What would be the best way to paint vegetation over a generated mesh? I’m working on a procedural world generator that works by generating a mesh from a series of vertices (for reference, I’ve based it off of Brackeys’ procedural terrain YouTube tutorial), and I’m at the stage where I need to add vegetation. Specifically grass.

I’ve tried randomly instantiating massive amounts of grass objects over the landscape but that killed performance before I even really got a particularly thick coverage. I experimented with setting the meshes to only render at a certain distance and only when the player is looking at them, but that only helped marginally, and I can only imagine it would get worse when adding more complicated meshes such as trees and bushes.

I’m aware that Unity offers terrain generation tools, and I would use them, but I need something that will work with my custom mesh, and not a terrain object made with Unity’s built in tools which to my knowledge is not possible. Unless I’m wrong? Anyway, any help would be greatly appreciated!

For the placement take a look at Poisson Disc Sampling. Sebastian Lague has a nice video on it.
To not kill performance take a look at culling, gpu instantiation, LOD, billboards and not overdoing it otherwise.

Grass is actually a heavy performance hitter, hence why very few games have extremely lush environments.
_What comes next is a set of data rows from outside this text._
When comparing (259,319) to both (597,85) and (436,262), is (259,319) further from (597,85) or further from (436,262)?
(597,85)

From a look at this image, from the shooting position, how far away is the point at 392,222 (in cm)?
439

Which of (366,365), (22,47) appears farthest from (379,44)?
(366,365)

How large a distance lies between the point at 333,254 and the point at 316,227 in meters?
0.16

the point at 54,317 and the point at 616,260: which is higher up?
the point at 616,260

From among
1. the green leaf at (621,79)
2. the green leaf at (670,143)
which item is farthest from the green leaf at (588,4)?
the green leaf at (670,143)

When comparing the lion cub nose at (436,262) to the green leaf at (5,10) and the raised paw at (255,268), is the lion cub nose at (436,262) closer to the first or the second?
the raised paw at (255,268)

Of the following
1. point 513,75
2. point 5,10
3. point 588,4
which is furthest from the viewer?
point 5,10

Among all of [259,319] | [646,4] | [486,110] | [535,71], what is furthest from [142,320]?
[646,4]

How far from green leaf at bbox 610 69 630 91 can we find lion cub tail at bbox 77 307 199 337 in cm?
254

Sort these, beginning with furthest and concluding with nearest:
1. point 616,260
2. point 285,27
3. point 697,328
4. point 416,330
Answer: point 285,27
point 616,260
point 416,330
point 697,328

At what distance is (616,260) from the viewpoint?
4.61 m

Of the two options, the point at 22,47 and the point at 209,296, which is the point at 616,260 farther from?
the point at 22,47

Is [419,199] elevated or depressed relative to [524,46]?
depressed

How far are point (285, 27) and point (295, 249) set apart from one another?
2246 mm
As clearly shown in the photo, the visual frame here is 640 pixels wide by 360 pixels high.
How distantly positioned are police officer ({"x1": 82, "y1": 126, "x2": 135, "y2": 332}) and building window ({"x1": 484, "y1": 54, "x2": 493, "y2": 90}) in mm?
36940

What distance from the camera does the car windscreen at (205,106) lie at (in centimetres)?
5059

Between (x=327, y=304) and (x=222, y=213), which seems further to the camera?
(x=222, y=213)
However, contrary to your assumption, adding trees, rocks and other props would most likely not increase the performance hit that much, since you’d have to render less grass (the one that’s behind the objects) when doing occlusion culling.

Be aware that performance is generally an advanced topic.

ohhhhhh interesting. So if you handle the culling right, then placing a bigger variety of objects can actually reduce the number of objects rendered? That’s very clever, thanks.

Also I checked out Sebastians video on poisson disc sampling and as far as placement goes, that’s exactly what I was looking for, thanks! The concept is actually similar to what I was already doing, but this specific method solves some issues I was running into. Sebastian is a god; I’ve seen a few of his videos before but wasn’t aware of this one, so thanks for the recommendation.

when you say “billboards” are you referring to converting meshes to sprites as they get further away?

More like, if you place bigger objects closer to the camera, then everything fully hidden by them does not need to be rendered. And since bigger objects like trees generally dont have equally as much complexity (and mostly require one instead of many drawcalls), this can save performance. In the end it comes down to the number of drawcalls, as well as the complexity of the scene (triangles) that actually needs to be drawn. This is true, unless you are bottlenecking on the CPU or performing other heavy operations (like ray marching, heavy shading, …) on the GPU.

Yes. Actually, i’ve never used this myself (mostly since i’m rather working on algorithms than actual scene design), but i know that there is some option which turns far away objects like trees into billboard representations of themselves, saving quite a bit of performance and, when done right, being unnoticable.